*What the task requires:* Please show each line below that contains the word "Used", treating uppercase and lowercase as different.

*Records supplied:*
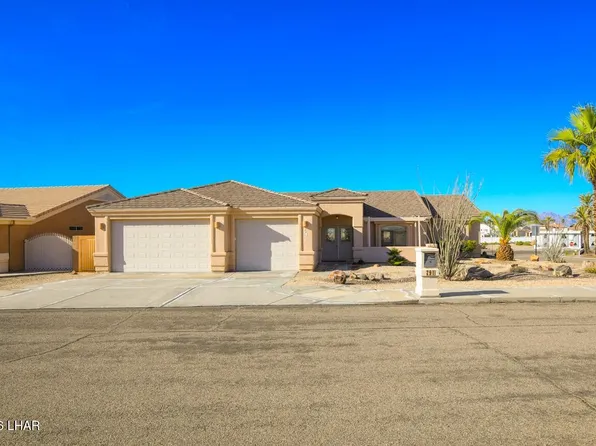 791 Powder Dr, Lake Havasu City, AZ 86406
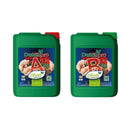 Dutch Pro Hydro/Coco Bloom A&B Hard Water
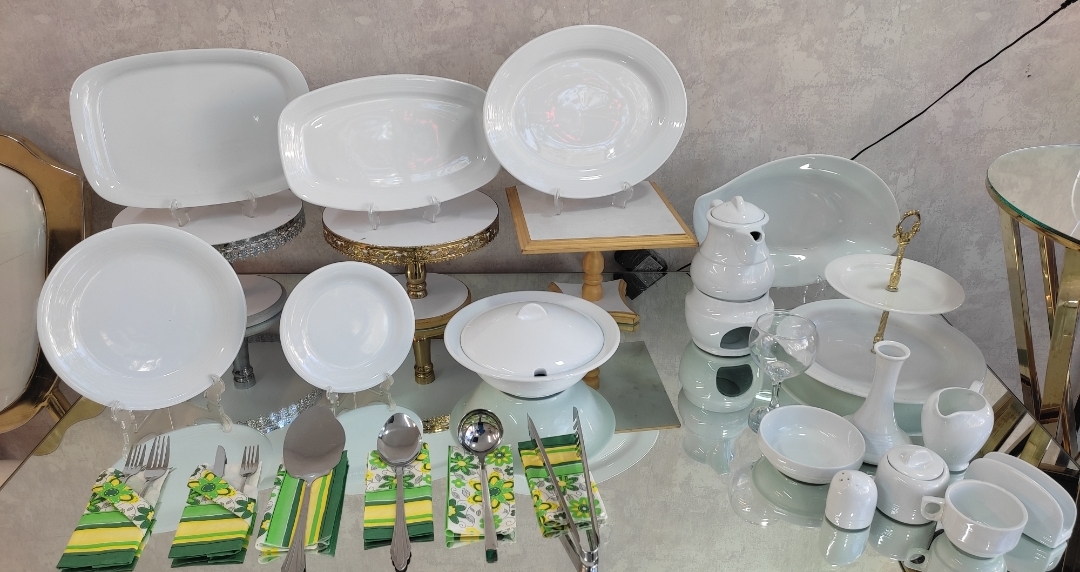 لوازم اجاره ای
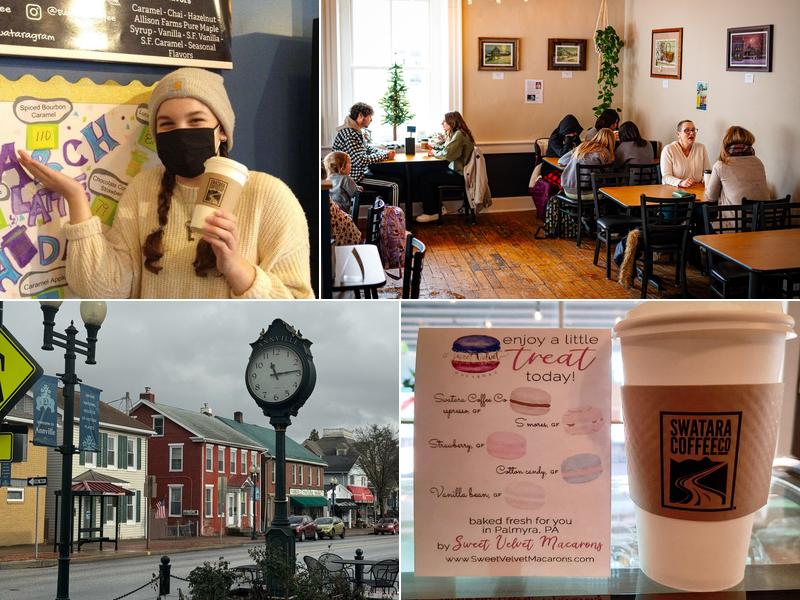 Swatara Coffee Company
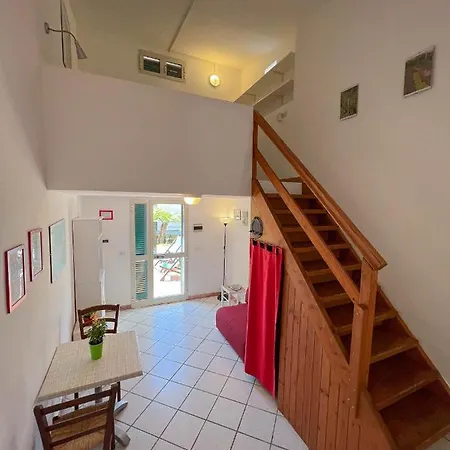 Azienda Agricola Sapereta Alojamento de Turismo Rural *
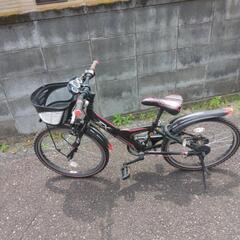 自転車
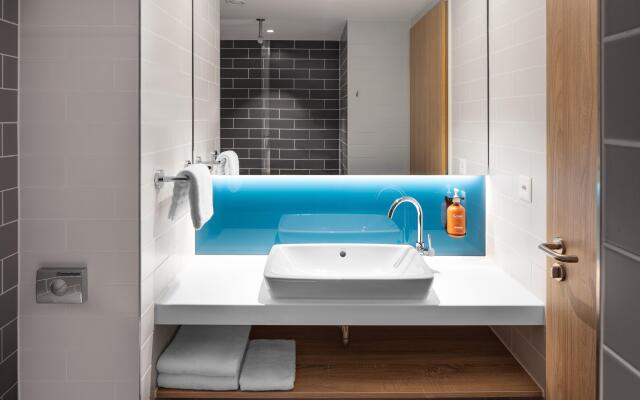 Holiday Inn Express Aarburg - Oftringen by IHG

...

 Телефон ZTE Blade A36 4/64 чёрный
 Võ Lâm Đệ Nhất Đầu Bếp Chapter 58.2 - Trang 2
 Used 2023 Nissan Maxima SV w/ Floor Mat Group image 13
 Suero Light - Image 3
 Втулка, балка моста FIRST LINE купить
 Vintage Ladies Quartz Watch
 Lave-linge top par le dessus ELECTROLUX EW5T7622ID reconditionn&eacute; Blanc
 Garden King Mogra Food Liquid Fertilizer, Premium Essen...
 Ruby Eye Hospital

---

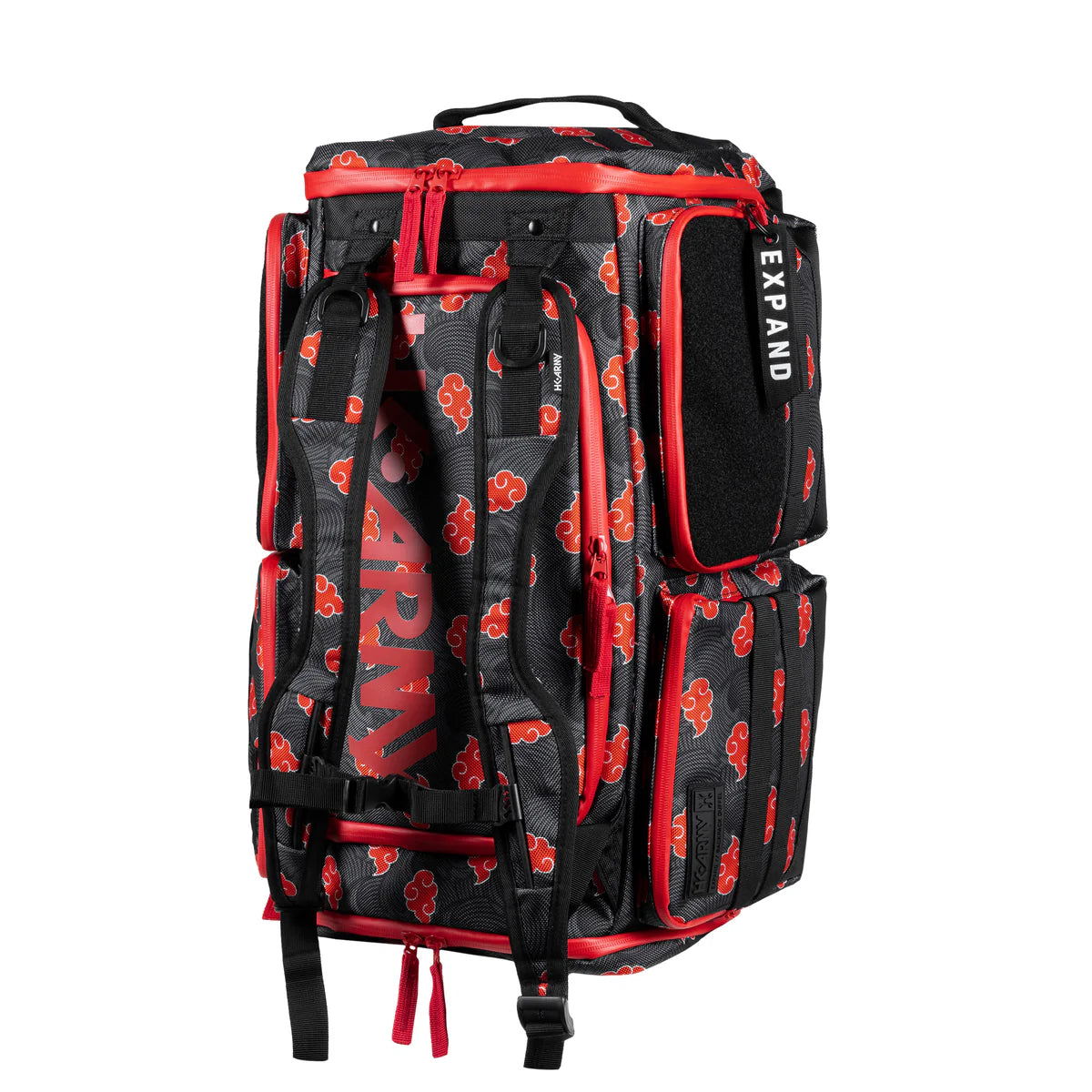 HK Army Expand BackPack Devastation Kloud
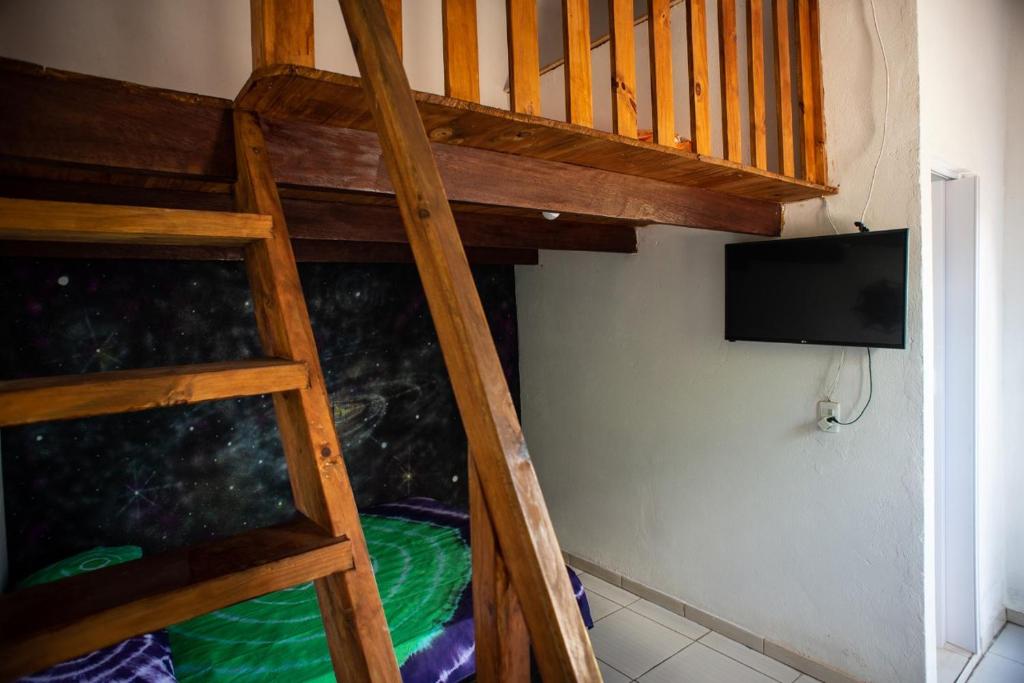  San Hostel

*Solution to the problem:*
 Used 2023 Nissan Maxima SV w/ Floor Mat Group image 13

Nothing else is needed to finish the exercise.